## Problem details
Pick out every line in the items below that contains the word "farthest" and copy each of those lines in full, treating uppercase and lowercase as different.

## Material supplied
━━━━━━

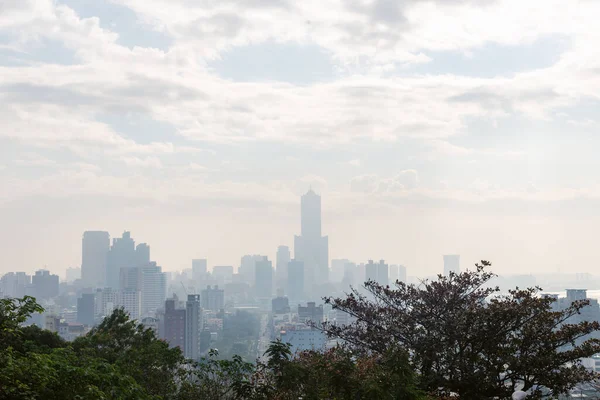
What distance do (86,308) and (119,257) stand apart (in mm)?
63278

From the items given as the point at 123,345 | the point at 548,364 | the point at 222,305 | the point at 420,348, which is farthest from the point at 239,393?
the point at 222,305

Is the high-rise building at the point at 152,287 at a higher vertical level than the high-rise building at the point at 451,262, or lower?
lower

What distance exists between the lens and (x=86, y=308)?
416 feet

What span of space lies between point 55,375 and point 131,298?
14554cm

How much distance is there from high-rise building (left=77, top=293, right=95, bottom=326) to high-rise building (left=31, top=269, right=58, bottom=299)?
40.8 meters

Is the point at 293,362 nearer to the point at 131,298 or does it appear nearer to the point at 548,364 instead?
the point at 548,364

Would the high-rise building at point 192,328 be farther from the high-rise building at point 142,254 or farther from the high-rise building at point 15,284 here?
the high-rise building at point 142,254

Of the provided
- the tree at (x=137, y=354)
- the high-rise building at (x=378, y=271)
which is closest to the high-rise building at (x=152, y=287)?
the high-rise building at (x=378, y=271)

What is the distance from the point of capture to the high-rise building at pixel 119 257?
613 feet

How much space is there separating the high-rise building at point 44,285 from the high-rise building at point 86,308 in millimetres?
40842

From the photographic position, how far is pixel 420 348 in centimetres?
862

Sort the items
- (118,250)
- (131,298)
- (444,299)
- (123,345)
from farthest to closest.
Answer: (118,250), (131,298), (123,345), (444,299)

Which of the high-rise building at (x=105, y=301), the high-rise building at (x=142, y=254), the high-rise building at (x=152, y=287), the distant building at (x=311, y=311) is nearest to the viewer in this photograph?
the distant building at (x=311, y=311)

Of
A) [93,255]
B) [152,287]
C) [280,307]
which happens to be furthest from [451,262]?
[93,255]
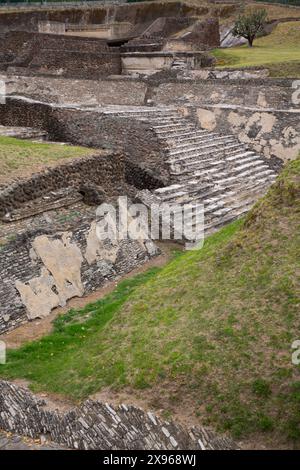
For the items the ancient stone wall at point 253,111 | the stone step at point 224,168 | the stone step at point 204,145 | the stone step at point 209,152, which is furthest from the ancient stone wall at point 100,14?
the stone step at point 224,168

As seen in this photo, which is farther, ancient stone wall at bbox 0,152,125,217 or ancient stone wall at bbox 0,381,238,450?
ancient stone wall at bbox 0,152,125,217

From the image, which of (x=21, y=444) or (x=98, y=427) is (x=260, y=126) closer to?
(x=98, y=427)

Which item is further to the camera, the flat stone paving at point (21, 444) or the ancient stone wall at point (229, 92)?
the ancient stone wall at point (229, 92)

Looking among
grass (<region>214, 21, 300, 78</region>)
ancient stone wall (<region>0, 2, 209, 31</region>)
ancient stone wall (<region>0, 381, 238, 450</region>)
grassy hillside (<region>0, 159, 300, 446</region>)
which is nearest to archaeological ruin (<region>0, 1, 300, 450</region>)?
ancient stone wall (<region>0, 381, 238, 450</region>)

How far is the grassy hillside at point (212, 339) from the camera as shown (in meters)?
5.50

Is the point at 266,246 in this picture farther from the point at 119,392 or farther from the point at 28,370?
the point at 28,370

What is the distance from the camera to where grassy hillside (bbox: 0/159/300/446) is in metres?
5.50

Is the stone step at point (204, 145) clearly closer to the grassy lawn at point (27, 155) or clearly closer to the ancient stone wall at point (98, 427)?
the grassy lawn at point (27, 155)

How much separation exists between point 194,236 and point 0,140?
14.4 feet

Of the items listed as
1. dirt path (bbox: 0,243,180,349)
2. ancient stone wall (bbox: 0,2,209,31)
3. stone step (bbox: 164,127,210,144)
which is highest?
ancient stone wall (bbox: 0,2,209,31)

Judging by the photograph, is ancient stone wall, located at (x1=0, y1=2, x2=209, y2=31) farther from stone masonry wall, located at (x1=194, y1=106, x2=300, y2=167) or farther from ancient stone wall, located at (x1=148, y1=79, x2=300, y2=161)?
stone masonry wall, located at (x1=194, y1=106, x2=300, y2=167)

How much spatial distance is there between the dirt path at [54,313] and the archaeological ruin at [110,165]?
0.07m

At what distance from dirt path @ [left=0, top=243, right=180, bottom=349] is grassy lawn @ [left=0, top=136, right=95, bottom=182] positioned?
2.32 meters

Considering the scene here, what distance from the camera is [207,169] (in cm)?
1301
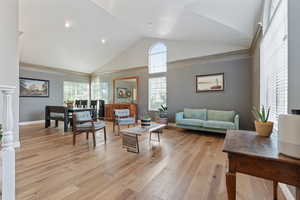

━━━━━━

## Exercise response
From the items given as the point at 123,345 | the point at 548,364 | the point at 222,305 | the point at 420,348, which is farthest from the point at 239,393?
from farthest to closest.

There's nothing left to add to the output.